Especially for first-time investors, it can be a bit daunting to be asked to put thousands of pounds into a property that hasn’t even had its foundations dug yet. But buying off-plan needn’t be an act of faith; a reputable developer will understand your need for reassurance and will welcome any questions you may have. You need to be completely satisfied about every aspect of their operation, so do ask away.
1. “What experience do you have?”
Everybody has to start somewhere, certainly, but it’s probably not wise to give your precious capital to a start-up. You need to see evidence of building excellence and specific experience of the sector if you’re considering a serviced apartments investment or student property.

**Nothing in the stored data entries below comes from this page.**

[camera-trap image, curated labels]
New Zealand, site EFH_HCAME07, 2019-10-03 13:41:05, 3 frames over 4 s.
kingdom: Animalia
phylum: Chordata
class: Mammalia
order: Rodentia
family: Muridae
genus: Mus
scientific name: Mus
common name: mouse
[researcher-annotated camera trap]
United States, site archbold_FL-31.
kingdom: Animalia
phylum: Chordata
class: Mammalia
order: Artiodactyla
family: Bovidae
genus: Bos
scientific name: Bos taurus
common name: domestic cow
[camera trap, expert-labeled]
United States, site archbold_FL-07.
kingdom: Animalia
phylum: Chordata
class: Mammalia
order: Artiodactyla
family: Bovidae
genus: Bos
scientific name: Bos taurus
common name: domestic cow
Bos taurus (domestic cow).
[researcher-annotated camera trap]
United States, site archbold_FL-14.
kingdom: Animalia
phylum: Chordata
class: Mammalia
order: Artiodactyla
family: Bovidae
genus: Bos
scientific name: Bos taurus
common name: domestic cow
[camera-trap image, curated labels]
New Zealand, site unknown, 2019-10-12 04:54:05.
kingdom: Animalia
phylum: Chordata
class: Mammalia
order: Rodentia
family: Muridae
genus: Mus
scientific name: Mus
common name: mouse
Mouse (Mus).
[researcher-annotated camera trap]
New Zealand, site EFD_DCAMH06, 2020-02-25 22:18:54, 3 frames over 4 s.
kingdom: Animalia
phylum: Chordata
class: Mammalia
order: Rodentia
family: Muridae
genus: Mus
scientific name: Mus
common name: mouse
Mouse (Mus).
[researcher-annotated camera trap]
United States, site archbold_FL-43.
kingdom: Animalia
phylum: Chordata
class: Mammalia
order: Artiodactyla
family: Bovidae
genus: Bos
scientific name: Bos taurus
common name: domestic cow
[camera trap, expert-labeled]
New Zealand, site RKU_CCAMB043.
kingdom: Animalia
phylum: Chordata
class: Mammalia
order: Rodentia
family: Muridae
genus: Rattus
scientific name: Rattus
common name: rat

Ideally, there’ll be 15 or more operational developments which can be made available for your personal inspection; if the developer is based overseas, it might be worth emailing local real estate agents to check the developer’s reputation for build quality.
2. “Are you accredited with a recognised trade organisation?”
Professional bodies are there to ensure industry standards and thus the reputation of the profession. In the UK, steer clear of anybody who isn’t on the register of the National House Building Council (NHBC).
Most countries have an equivalent organisation; in the USA, for example, look for an affiliation with the National Association of Home Builders (NAHB).
3. “What awards have you won?”
Recognition by your peers or by qualified outside observers is highly prized, and rightly so. An NHBC or NAHB award of any sort is welcome, but as an investor you’re most interested in build quality, so that’s the category to look out for.
4. “How involved will you be in my property after completion?”
If your developer is retaining a long-term interest in the development in order to generate income through rental growth or amenity charges, this is great for investors. Such an alignment of interests means that the highest standard of build will be delivered and then maintained for decades to come. This in turn means consistent yields for you and excellent capital growth prospects.
Beware the developer who is looking to make their profit upfront; this could indicate an inflated initial sale price and mediocrity in construction.
5. “What level of debt do you have on the development?”
Any indications that the developer needs to make quick sales to service a debt should set alarm bells ringing. Corners may be cut during the building process and you’ll probably be asked to pay too much. In the UK, insist on a 10-year warranty which covers construction quality, delays and non-completion.
Your developer should be self-financing or privately backed, not in sway to any lending institution. You should be offered full scrutiny and value details of their portfolio and freehold assets.
Find out how many investors they have around the world, and how much they share between them in annual income.
James Harrington, Business Development Manager at UK and USA specialists Emerging Property firmly believes a successful investment is founded on this special relationship. “If you and your developer share a vested interest in a property, then that means you’ve got a top-quality asset which will stay that way because the developer needs it to perform well as much as you do. This results in a first-rate build, first-rate management, first-rate yields and first-rate capital growth.”